Sunday, 13 January 2013

Blackford Hill - One street from posh

In some ways I feel quite a wealthy person - I’ve travelled extensively and my life's been enriched by the great outdoors and wild nature. But my pocket is poor … at least until I find a new job. I’m not sure there’s much call for a hobo who cycled the globo! So most of my outdoor fun is currently limited to destinations served by a £1.40 Lothian Buses fare. Amazingly there are many mini wild adventures to be had on the city bus route and I’m not talking about the night bus to Tranent! But there is one delightful little spot of wildness not even a bus ride away from my bed. 

I’m typing at my desk nursing a hot mug of tea, trying to warm up from a long wander over Edinburgh’s Blackford Hill whose steep north slopes rise above my window in the south of the city. If my window looked out from a house in the next road to the north I would officially live in The Grange. But sadly I am ... one street from posh. At least Blackford Hill's so close that in one movement I can slip from under the duvet into my duvet jacket and through the old iron gates to a small slice of wild heaven. 

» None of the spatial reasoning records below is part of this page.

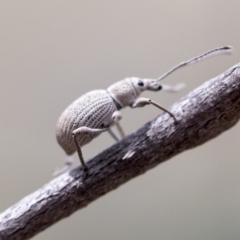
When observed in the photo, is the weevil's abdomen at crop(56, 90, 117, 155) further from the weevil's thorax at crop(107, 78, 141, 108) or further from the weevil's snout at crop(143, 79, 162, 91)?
the weevil's snout at crop(143, 79, 162, 91)

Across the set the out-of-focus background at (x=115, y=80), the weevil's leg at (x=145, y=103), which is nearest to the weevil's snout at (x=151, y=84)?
the weevil's leg at (x=145, y=103)

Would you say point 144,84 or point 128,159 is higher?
point 144,84

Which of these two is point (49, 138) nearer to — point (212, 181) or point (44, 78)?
point (44, 78)

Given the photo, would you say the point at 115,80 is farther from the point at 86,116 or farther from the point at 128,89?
the point at 86,116

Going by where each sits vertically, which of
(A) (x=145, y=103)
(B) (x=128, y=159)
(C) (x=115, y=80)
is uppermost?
(C) (x=115, y=80)

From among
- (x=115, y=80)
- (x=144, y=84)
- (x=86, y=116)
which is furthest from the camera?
(x=115, y=80)

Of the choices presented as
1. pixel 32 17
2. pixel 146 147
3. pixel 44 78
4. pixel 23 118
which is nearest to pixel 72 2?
pixel 32 17

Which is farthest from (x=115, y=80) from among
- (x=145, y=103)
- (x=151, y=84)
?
(x=145, y=103)
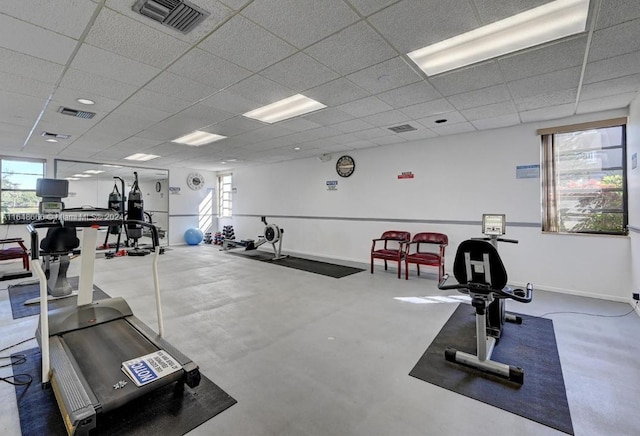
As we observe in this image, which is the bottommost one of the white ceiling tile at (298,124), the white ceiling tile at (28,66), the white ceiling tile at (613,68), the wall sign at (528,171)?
the wall sign at (528,171)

On a crisp morning I hauled myself up the steep hillside where overnight frost had made the grass crunchy underfoot. From the top there’s a beautiful view north to a beautiful city but, for me, the real joy is to point your face south along the axis of the viewfinder. Do this and you’ll marvel at the idea that you can be in the capital city but look out across wild hills as Blackford gives way to the Braids which blend into the Pentlands which stretch for a surprising number of empty of miles to the horizon. 

I headed south from the top, left the open scrubby terrain of Blackford Hill and dropped down into the deep, chilled valley of the Hermitage of Braid with its wild woods and fast-flowing burn. Weak sun filtered through the trees; rooks clamoured above in the canopy; blue tits, chaffinches and wrens filled the understory; and the ground floor was pecked over by a dunnock which may sound like a type of teacake but is actually a small, sparrow-like bird.  Mosses, ivy and lichens covered anything that lingered too long and logs sprouted colourful fungi. I meandered for hours along a maze of paths, passed the mallards and mute swans on the pond, before slipping back out through the gates and home for tea. 

Cosy indoors, I look back to the top of Blackford Hill from my window and say thank you for living next to its wild loveliness. I may not be posh but I do feel quite rich. 

Fact File
Lothian Buses No 41 drops you at the gates to Blackford Hill beside the pond.